Zhanpeng Huang, Jiekang Wu
IEEE/ACM Trans Comput Biol Bioinform. 2022 Nov-Dec;19(6):3213-3223. doi: 10.1109/TCBB.2021.3122917. Epub 2022 Dec 8.
Multiomics data clustering is one of the major challenges in the field of precision medicine. Integration of multiomics data for cancer subtyping can improve the understanding on cancer and reveal systems-level insights. How to integrate multiomics data for accurate cancer subtyping is an interesting and challenging research problem. To capture the global and the local structure of omics data, a novel framework for integrating multiomics data is proposed for cancer subtyping. Multiview clustering with low-rank and sparsity constraints (MVCLRS) can measure the local similarities of samples in each omics data and obtain global consensus structures by integrating the multiomics data. The main insight provided by MVCLRS is that low-rank sparse subspace clustering for the construction of an affinity matrix can best capture the local similarities in omics data. Extensive testing is conducted on 10 real world cancer datasets with multiomics from The Cancer Genome Atlas. Compared with 10 state-of-the-art multiomics clustering algorithms, the MVCLRS performs better in the 10 cancer datasets by providing its clustering results with at least one enriched clinical label in nine of ten cancer subtypes, the most of any method.
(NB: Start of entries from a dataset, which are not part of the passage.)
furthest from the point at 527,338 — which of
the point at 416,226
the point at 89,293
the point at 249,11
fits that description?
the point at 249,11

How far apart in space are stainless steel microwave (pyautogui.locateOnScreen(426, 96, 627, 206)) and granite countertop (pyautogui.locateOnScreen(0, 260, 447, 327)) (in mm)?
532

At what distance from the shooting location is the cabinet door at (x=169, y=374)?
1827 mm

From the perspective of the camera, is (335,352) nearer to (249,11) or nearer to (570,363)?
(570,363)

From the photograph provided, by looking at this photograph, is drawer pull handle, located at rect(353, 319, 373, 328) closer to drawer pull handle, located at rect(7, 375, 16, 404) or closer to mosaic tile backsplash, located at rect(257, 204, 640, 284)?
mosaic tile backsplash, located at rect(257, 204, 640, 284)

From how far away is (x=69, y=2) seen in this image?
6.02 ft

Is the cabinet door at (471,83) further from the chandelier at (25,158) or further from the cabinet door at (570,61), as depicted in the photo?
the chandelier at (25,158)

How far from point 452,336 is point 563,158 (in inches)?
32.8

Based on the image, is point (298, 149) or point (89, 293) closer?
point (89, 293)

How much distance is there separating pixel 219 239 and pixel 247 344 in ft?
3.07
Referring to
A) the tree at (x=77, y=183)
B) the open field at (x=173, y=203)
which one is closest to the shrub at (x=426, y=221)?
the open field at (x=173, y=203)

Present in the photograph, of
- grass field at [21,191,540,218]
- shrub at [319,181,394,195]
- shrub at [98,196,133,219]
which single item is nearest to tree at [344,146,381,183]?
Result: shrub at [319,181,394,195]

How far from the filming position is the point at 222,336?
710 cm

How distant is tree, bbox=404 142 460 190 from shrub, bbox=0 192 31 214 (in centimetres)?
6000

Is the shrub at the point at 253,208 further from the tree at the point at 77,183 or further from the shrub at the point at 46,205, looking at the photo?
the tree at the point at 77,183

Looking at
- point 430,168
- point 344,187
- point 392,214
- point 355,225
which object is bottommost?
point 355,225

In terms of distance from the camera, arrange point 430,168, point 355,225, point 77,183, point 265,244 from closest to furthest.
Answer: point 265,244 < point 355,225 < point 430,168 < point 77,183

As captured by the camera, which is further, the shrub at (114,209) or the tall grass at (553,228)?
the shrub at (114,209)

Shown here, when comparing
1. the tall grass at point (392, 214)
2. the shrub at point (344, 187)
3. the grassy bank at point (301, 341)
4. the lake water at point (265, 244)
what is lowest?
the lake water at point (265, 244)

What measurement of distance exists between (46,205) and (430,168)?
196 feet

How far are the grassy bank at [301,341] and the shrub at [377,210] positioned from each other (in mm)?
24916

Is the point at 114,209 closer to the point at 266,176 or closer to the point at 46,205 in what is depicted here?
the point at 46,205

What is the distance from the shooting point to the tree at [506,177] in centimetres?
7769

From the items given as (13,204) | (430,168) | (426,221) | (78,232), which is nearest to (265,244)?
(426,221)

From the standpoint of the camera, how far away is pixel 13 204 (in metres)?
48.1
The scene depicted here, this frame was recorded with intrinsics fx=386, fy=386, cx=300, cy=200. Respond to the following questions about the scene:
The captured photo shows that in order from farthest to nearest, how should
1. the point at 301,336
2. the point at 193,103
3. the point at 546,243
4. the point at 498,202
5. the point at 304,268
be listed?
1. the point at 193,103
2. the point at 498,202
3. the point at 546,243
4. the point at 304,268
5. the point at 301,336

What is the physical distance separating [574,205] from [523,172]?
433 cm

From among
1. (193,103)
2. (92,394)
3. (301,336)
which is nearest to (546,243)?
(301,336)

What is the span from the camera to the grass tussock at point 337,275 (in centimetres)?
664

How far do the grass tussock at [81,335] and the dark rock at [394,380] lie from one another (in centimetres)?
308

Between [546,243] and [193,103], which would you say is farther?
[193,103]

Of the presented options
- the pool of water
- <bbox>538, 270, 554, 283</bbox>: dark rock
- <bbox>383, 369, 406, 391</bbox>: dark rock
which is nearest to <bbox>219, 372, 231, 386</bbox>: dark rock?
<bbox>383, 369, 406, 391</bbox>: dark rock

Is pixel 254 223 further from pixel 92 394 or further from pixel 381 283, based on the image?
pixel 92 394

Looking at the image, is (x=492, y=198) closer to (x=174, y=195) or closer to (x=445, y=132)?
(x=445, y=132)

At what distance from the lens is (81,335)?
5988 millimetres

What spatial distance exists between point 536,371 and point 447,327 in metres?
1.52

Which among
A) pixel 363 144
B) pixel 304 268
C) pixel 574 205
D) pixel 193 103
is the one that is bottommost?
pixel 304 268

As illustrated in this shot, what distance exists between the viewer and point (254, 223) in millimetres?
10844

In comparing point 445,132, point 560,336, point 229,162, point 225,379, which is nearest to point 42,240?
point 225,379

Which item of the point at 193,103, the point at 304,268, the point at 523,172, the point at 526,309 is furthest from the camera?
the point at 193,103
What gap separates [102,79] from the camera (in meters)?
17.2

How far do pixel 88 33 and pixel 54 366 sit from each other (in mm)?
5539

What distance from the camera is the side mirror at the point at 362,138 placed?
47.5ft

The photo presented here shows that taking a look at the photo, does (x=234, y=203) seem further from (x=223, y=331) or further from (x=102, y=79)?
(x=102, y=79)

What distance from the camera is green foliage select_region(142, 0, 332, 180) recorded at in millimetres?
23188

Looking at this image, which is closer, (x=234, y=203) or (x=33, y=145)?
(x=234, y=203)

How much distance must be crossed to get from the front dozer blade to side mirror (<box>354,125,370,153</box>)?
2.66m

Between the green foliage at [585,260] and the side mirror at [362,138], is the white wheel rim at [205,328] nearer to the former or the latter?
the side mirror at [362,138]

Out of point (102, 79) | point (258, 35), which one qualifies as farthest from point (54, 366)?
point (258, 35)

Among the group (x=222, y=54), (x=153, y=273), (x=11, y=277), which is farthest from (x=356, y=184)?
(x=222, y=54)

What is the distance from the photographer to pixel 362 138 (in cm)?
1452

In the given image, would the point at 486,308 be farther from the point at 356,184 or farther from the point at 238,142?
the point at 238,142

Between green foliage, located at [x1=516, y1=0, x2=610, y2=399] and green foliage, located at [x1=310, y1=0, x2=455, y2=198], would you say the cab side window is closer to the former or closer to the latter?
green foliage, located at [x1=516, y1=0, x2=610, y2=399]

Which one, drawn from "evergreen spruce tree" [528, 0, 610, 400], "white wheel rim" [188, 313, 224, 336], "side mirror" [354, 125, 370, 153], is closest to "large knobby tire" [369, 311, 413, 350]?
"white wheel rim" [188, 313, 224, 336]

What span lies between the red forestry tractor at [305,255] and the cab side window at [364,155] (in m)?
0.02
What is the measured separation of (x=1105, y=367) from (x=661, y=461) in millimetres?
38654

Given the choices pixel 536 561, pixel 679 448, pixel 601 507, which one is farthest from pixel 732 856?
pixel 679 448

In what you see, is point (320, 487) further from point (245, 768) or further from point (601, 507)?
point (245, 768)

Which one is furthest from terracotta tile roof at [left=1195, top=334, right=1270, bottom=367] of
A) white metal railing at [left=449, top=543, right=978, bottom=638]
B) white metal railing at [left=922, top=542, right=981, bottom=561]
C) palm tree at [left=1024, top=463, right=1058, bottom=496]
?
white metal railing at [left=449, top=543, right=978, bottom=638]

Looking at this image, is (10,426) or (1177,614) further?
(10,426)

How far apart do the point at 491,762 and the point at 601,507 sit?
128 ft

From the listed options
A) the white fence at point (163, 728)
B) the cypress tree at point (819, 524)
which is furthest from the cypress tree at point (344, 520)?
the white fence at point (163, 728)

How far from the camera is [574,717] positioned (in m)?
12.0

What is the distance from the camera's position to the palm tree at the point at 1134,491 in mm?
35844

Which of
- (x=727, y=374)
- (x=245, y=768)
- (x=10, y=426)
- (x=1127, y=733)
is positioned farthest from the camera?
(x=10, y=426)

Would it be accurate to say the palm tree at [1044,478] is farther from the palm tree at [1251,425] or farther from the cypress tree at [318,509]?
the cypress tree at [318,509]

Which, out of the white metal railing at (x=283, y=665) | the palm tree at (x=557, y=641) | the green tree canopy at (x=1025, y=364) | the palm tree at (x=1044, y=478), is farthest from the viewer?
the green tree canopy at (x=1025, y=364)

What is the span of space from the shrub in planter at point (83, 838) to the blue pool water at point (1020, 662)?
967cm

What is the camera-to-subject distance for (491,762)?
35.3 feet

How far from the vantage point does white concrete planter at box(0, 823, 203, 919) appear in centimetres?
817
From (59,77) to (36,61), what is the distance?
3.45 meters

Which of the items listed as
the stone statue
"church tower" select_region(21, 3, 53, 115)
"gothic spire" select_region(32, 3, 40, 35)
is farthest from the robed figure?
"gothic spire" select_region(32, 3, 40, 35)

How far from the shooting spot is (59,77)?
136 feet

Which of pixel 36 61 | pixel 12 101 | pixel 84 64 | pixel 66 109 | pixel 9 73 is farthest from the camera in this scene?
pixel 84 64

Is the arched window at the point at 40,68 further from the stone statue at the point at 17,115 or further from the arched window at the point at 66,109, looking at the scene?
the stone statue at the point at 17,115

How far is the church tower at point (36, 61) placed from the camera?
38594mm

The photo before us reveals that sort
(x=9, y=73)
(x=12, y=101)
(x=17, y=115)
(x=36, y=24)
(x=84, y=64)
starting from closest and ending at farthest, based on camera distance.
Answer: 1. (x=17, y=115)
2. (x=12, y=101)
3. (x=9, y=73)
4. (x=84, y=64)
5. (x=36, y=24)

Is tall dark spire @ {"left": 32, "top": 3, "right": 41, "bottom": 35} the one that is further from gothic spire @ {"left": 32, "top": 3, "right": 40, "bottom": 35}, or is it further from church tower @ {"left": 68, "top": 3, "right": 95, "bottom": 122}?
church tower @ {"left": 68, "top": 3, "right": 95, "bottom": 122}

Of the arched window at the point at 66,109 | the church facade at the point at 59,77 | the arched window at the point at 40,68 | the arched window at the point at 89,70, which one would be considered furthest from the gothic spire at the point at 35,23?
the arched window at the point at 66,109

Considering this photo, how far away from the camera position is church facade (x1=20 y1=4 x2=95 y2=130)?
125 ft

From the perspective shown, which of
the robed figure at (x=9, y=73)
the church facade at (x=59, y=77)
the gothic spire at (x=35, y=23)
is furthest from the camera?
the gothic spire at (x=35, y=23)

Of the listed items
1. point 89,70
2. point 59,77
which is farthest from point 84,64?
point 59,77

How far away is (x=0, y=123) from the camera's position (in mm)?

多组学数据聚类是精准医学领域的主要挑战之一。整合多组学数据进行癌症亚型分类可以增进对癌症的理解,并揭示系统层面的见解。如何整合多组学数据以实现准确的癌症亚型分类是一个有趣且具有挑战性的研究问题。为了捕捉组学数据的全局和局部结构,提出了一种用于癌症亚型分类的整合多组学数据的新颖框架。具有低秩和稀疏约束的多视图聚类(MVCLRS)可以测量每个组学数据中样本的局部相似性,并通过整合多组学数据获得全局共识结构。MVCLRS提供的主要见解是,用于构建亲和矩阵的低秩稀疏子空间聚类能够最好地捕捉组学数据中的局部相似性。使用来自癌症基因组图谱的多组学数据在10个真实世界癌症数据集上进行了广泛测试。与10种先进的多组学聚类算法相比,MVCLRS在10个癌症数据集中表现更好,在10种癌症亚型中的9种中,其聚类结果至少有一个富集的临床标签,这是所有方法中最多的。